Source passage:
<<<<
Turn off the prompt_cr option in a dumb terminal. In your .zshrc:

case $TERM in
  dumb) setopt no_prompt_cr;;
esac

Or actually, disable zsh's line editor altogether when in M-x shell, since Emacs takes care of the command line editing.

## Turn off line editing when Emacs is doing it
if [[ $TERM = emacs || ( $TERM = dumb && -n $EMACS ) ]]; then
  unsetopt zle
fi

Alternatively, if you want to have zsh do the line edition, give it a proper terminal (M-x term or the like) instead of running it in a shell buffer.

Explanation

The difference between M-x shell and most other terminals is that M-x shell is a “dumb terminal” (indicated through the environment variable TERM=dumb). This terminal can basically only write characters and break lines, it doesn't support cursor movement and other “fancy” features.

Zsh has three possible behaviors when it displays a prompt, depending on the values of the options prompt_cr and prompt_sp. They only make a difference after a partial output line, i.e. when the cursor is not on the left margin when zsh starts displaying the prompt.

  • prompt_cr disabled: zsh just starts displaying the prompt. This may cause a garbled display after editing, because zsh doesn't know that the prompt isn't on the left margin. For example:

    $ zsh -f
    darkstar% setopt no_prompt_cr
    darkstar% printf foobar
    foobardarkstar% aaaaaaaaaaaaaaaaaaaaaaaaaaaaaaaaaaaaaaaaaaaaaaaaaaaaaaaaaaaaaaaa
    bbbbb
    

    So far so good. I've started typing aaaa…bbbbb on the command line, in an 80-column terminal, so that the prompt plus my input is 79 characters. Since the prompt is at column 6, the last 5 characters that I typed (the b's) are on the next line. If I insert one more character c, zsh thinks that it's reached the left margin and moves the cursor and redisplays the last line accordingly, but it thinks that the prompt plus my input so far fit on the first line, so I end up with this:

    foobardarkstar% aaaaaaaaaaaaaaaaaaaaaaaaaaaaaaaaaaaaaaaaaaaaaaaaaaaaaaaaaaaaaaaa
    
    

    Oops, the last 6 characters of my input are gone! And if I run M-x redisplay, I get:

    darkstar% aaaaaaaaaaaaaaaaaaaaaaaaaaaaaaaaaaaaaaaaaaaaaaaaaaaaaaaaaaaaaaaabbbbbc
    

    My input is visible again, and the foobar that zsh doesn't know about is gone.
>>>>
Listing:
<<<<
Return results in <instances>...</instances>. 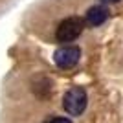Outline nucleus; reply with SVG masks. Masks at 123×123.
Returning <instances> with one entry per match:
<instances>
[{"mask_svg": "<svg viewBox=\"0 0 123 123\" xmlns=\"http://www.w3.org/2000/svg\"><path fill=\"white\" fill-rule=\"evenodd\" d=\"M107 17H108V11L103 6H94V7L88 9L86 20H88V24H92V26H99L107 20Z\"/></svg>", "mask_w": 123, "mask_h": 123, "instance_id": "nucleus-4", "label": "nucleus"}, {"mask_svg": "<svg viewBox=\"0 0 123 123\" xmlns=\"http://www.w3.org/2000/svg\"><path fill=\"white\" fill-rule=\"evenodd\" d=\"M83 20L79 17H68L59 24L57 28V41L59 42H70V41H75L77 37L81 35L83 31Z\"/></svg>", "mask_w": 123, "mask_h": 123, "instance_id": "nucleus-2", "label": "nucleus"}, {"mask_svg": "<svg viewBox=\"0 0 123 123\" xmlns=\"http://www.w3.org/2000/svg\"><path fill=\"white\" fill-rule=\"evenodd\" d=\"M62 105H64V110H66L68 114L79 116V114H83V110L86 107V92H85L81 86H72L64 94Z\"/></svg>", "mask_w": 123, "mask_h": 123, "instance_id": "nucleus-1", "label": "nucleus"}, {"mask_svg": "<svg viewBox=\"0 0 123 123\" xmlns=\"http://www.w3.org/2000/svg\"><path fill=\"white\" fill-rule=\"evenodd\" d=\"M81 50L77 46H64L55 51V64L59 68H74L79 62Z\"/></svg>", "mask_w": 123, "mask_h": 123, "instance_id": "nucleus-3", "label": "nucleus"}, {"mask_svg": "<svg viewBox=\"0 0 123 123\" xmlns=\"http://www.w3.org/2000/svg\"><path fill=\"white\" fill-rule=\"evenodd\" d=\"M50 123H72L68 118H55V119H51Z\"/></svg>", "mask_w": 123, "mask_h": 123, "instance_id": "nucleus-5", "label": "nucleus"}, {"mask_svg": "<svg viewBox=\"0 0 123 123\" xmlns=\"http://www.w3.org/2000/svg\"><path fill=\"white\" fill-rule=\"evenodd\" d=\"M103 2H108V4H112V2H119V0H103Z\"/></svg>", "mask_w": 123, "mask_h": 123, "instance_id": "nucleus-6", "label": "nucleus"}]
</instances>
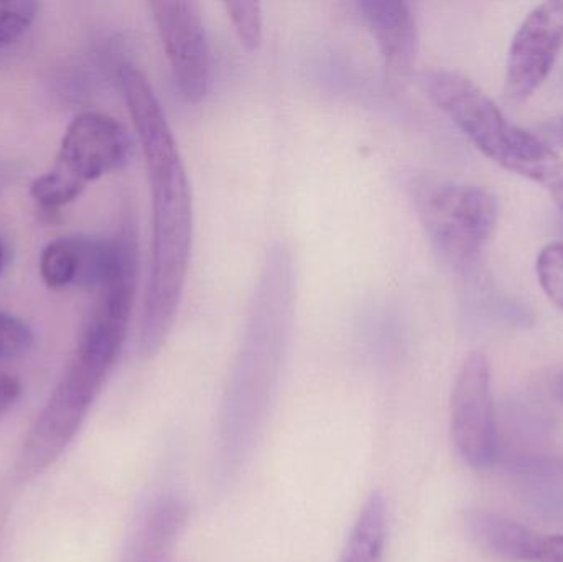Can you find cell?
<instances>
[{
  "mask_svg": "<svg viewBox=\"0 0 563 562\" xmlns=\"http://www.w3.org/2000/svg\"><path fill=\"white\" fill-rule=\"evenodd\" d=\"M121 85L137 129L152 190V261L141 326V353L152 356L170 333L194 241L190 180L164 109L144 73L122 66Z\"/></svg>",
  "mask_w": 563,
  "mask_h": 562,
  "instance_id": "cell-1",
  "label": "cell"
},
{
  "mask_svg": "<svg viewBox=\"0 0 563 562\" xmlns=\"http://www.w3.org/2000/svg\"><path fill=\"white\" fill-rule=\"evenodd\" d=\"M284 319L266 320L256 310L253 330L231 373L220 415V464L224 475L244 464L266 425L279 379Z\"/></svg>",
  "mask_w": 563,
  "mask_h": 562,
  "instance_id": "cell-2",
  "label": "cell"
},
{
  "mask_svg": "<svg viewBox=\"0 0 563 562\" xmlns=\"http://www.w3.org/2000/svg\"><path fill=\"white\" fill-rule=\"evenodd\" d=\"M410 200L433 250L450 266H472L492 241L499 220L495 195L478 185L432 177L409 181Z\"/></svg>",
  "mask_w": 563,
  "mask_h": 562,
  "instance_id": "cell-3",
  "label": "cell"
},
{
  "mask_svg": "<svg viewBox=\"0 0 563 562\" xmlns=\"http://www.w3.org/2000/svg\"><path fill=\"white\" fill-rule=\"evenodd\" d=\"M452 436L468 467L485 471L498 454V426L493 398L492 368L483 353L466 356L452 392Z\"/></svg>",
  "mask_w": 563,
  "mask_h": 562,
  "instance_id": "cell-4",
  "label": "cell"
},
{
  "mask_svg": "<svg viewBox=\"0 0 563 562\" xmlns=\"http://www.w3.org/2000/svg\"><path fill=\"white\" fill-rule=\"evenodd\" d=\"M430 101L449 115L486 157L498 164L512 124L499 106L473 79L452 69H430L422 76Z\"/></svg>",
  "mask_w": 563,
  "mask_h": 562,
  "instance_id": "cell-5",
  "label": "cell"
},
{
  "mask_svg": "<svg viewBox=\"0 0 563 562\" xmlns=\"http://www.w3.org/2000/svg\"><path fill=\"white\" fill-rule=\"evenodd\" d=\"M148 7L178 92L187 102H200L210 88V48L200 5L191 0H155Z\"/></svg>",
  "mask_w": 563,
  "mask_h": 562,
  "instance_id": "cell-6",
  "label": "cell"
},
{
  "mask_svg": "<svg viewBox=\"0 0 563 562\" xmlns=\"http://www.w3.org/2000/svg\"><path fill=\"white\" fill-rule=\"evenodd\" d=\"M563 49V2L536 7L512 36L506 63L505 96L509 102L528 101L548 79Z\"/></svg>",
  "mask_w": 563,
  "mask_h": 562,
  "instance_id": "cell-7",
  "label": "cell"
},
{
  "mask_svg": "<svg viewBox=\"0 0 563 562\" xmlns=\"http://www.w3.org/2000/svg\"><path fill=\"white\" fill-rule=\"evenodd\" d=\"M128 151V135L115 119L85 112L66 129L53 170L86 187L88 181L118 170Z\"/></svg>",
  "mask_w": 563,
  "mask_h": 562,
  "instance_id": "cell-8",
  "label": "cell"
},
{
  "mask_svg": "<svg viewBox=\"0 0 563 562\" xmlns=\"http://www.w3.org/2000/svg\"><path fill=\"white\" fill-rule=\"evenodd\" d=\"M188 518V505L175 494L148 502L132 524L121 562H172V551Z\"/></svg>",
  "mask_w": 563,
  "mask_h": 562,
  "instance_id": "cell-9",
  "label": "cell"
},
{
  "mask_svg": "<svg viewBox=\"0 0 563 562\" xmlns=\"http://www.w3.org/2000/svg\"><path fill=\"white\" fill-rule=\"evenodd\" d=\"M357 9L376 38L390 75H409L419 49L416 16L409 3L402 0H361Z\"/></svg>",
  "mask_w": 563,
  "mask_h": 562,
  "instance_id": "cell-10",
  "label": "cell"
},
{
  "mask_svg": "<svg viewBox=\"0 0 563 562\" xmlns=\"http://www.w3.org/2000/svg\"><path fill=\"white\" fill-rule=\"evenodd\" d=\"M466 531L483 553L505 562H538L542 541L534 530L493 511L466 515Z\"/></svg>",
  "mask_w": 563,
  "mask_h": 562,
  "instance_id": "cell-11",
  "label": "cell"
},
{
  "mask_svg": "<svg viewBox=\"0 0 563 562\" xmlns=\"http://www.w3.org/2000/svg\"><path fill=\"white\" fill-rule=\"evenodd\" d=\"M498 164L544 188L563 211V158L538 135L512 125Z\"/></svg>",
  "mask_w": 563,
  "mask_h": 562,
  "instance_id": "cell-12",
  "label": "cell"
},
{
  "mask_svg": "<svg viewBox=\"0 0 563 562\" xmlns=\"http://www.w3.org/2000/svg\"><path fill=\"white\" fill-rule=\"evenodd\" d=\"M386 541V505L380 495L364 504L338 562H380Z\"/></svg>",
  "mask_w": 563,
  "mask_h": 562,
  "instance_id": "cell-13",
  "label": "cell"
},
{
  "mask_svg": "<svg viewBox=\"0 0 563 562\" xmlns=\"http://www.w3.org/2000/svg\"><path fill=\"white\" fill-rule=\"evenodd\" d=\"M78 269L76 240L59 238V240L46 244L42 257H40V274H42L43 283L49 289H63V287L76 283Z\"/></svg>",
  "mask_w": 563,
  "mask_h": 562,
  "instance_id": "cell-14",
  "label": "cell"
},
{
  "mask_svg": "<svg viewBox=\"0 0 563 562\" xmlns=\"http://www.w3.org/2000/svg\"><path fill=\"white\" fill-rule=\"evenodd\" d=\"M82 190H85V187L52 168L48 174L33 180L30 195L40 207L46 208V210H56V208L65 207V205L75 201L82 194Z\"/></svg>",
  "mask_w": 563,
  "mask_h": 562,
  "instance_id": "cell-15",
  "label": "cell"
},
{
  "mask_svg": "<svg viewBox=\"0 0 563 562\" xmlns=\"http://www.w3.org/2000/svg\"><path fill=\"white\" fill-rule=\"evenodd\" d=\"M228 16L233 23L240 42L247 49H257L263 45L264 19L260 2H227Z\"/></svg>",
  "mask_w": 563,
  "mask_h": 562,
  "instance_id": "cell-16",
  "label": "cell"
},
{
  "mask_svg": "<svg viewBox=\"0 0 563 562\" xmlns=\"http://www.w3.org/2000/svg\"><path fill=\"white\" fill-rule=\"evenodd\" d=\"M539 284L548 299L563 312V243H552L538 257Z\"/></svg>",
  "mask_w": 563,
  "mask_h": 562,
  "instance_id": "cell-17",
  "label": "cell"
},
{
  "mask_svg": "<svg viewBox=\"0 0 563 562\" xmlns=\"http://www.w3.org/2000/svg\"><path fill=\"white\" fill-rule=\"evenodd\" d=\"M35 2L9 0L0 2V46L9 45L23 35L36 15Z\"/></svg>",
  "mask_w": 563,
  "mask_h": 562,
  "instance_id": "cell-18",
  "label": "cell"
},
{
  "mask_svg": "<svg viewBox=\"0 0 563 562\" xmlns=\"http://www.w3.org/2000/svg\"><path fill=\"white\" fill-rule=\"evenodd\" d=\"M33 332L16 317L0 312V359H16L33 346Z\"/></svg>",
  "mask_w": 563,
  "mask_h": 562,
  "instance_id": "cell-19",
  "label": "cell"
},
{
  "mask_svg": "<svg viewBox=\"0 0 563 562\" xmlns=\"http://www.w3.org/2000/svg\"><path fill=\"white\" fill-rule=\"evenodd\" d=\"M22 395V383L12 373L0 370V416L9 412Z\"/></svg>",
  "mask_w": 563,
  "mask_h": 562,
  "instance_id": "cell-20",
  "label": "cell"
},
{
  "mask_svg": "<svg viewBox=\"0 0 563 562\" xmlns=\"http://www.w3.org/2000/svg\"><path fill=\"white\" fill-rule=\"evenodd\" d=\"M536 135H538L542 142H545L549 147H563V115L544 122V124L539 128V132Z\"/></svg>",
  "mask_w": 563,
  "mask_h": 562,
  "instance_id": "cell-21",
  "label": "cell"
},
{
  "mask_svg": "<svg viewBox=\"0 0 563 562\" xmlns=\"http://www.w3.org/2000/svg\"><path fill=\"white\" fill-rule=\"evenodd\" d=\"M538 562H563V537L544 538Z\"/></svg>",
  "mask_w": 563,
  "mask_h": 562,
  "instance_id": "cell-22",
  "label": "cell"
},
{
  "mask_svg": "<svg viewBox=\"0 0 563 562\" xmlns=\"http://www.w3.org/2000/svg\"><path fill=\"white\" fill-rule=\"evenodd\" d=\"M559 393H561V398L563 401V378L561 379V385H559Z\"/></svg>",
  "mask_w": 563,
  "mask_h": 562,
  "instance_id": "cell-23",
  "label": "cell"
},
{
  "mask_svg": "<svg viewBox=\"0 0 563 562\" xmlns=\"http://www.w3.org/2000/svg\"><path fill=\"white\" fill-rule=\"evenodd\" d=\"M0 266H2V250H0Z\"/></svg>",
  "mask_w": 563,
  "mask_h": 562,
  "instance_id": "cell-24",
  "label": "cell"
}]
</instances>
>>>>
The exercise:
Reproduce the zsh prompt passage word for word, everything from "## Turn off" down to "zsh starts displaying the prompt.".

Exercise output:
## Turn off line editing when Emacs is doing it
if [[ $TERM = emacs || ( $TERM = dumb && -n $EMACS ) ]]; then
  unsetopt zle
fi

Alternatively, if you want to have zsh do the line edition, give it a proper terminal (M-x term or the like) instead of running it in a shell buffer.

Explanation

The difference between M-x shell and most other terminals is that M-x shell is a “dumb terminal” (indicated through the environment variable TERM=dumb). This terminal can basically only write characters and break lines, it doesn't support cursor movement and other “fancy” features.

Zsh has three possible behaviors when it displays a prompt, depending on the values of the options prompt_cr and prompt_sp. They only make a difference after a partial output line, i.e. when the cursor is not on the left margin when zsh starts displaying the prompt.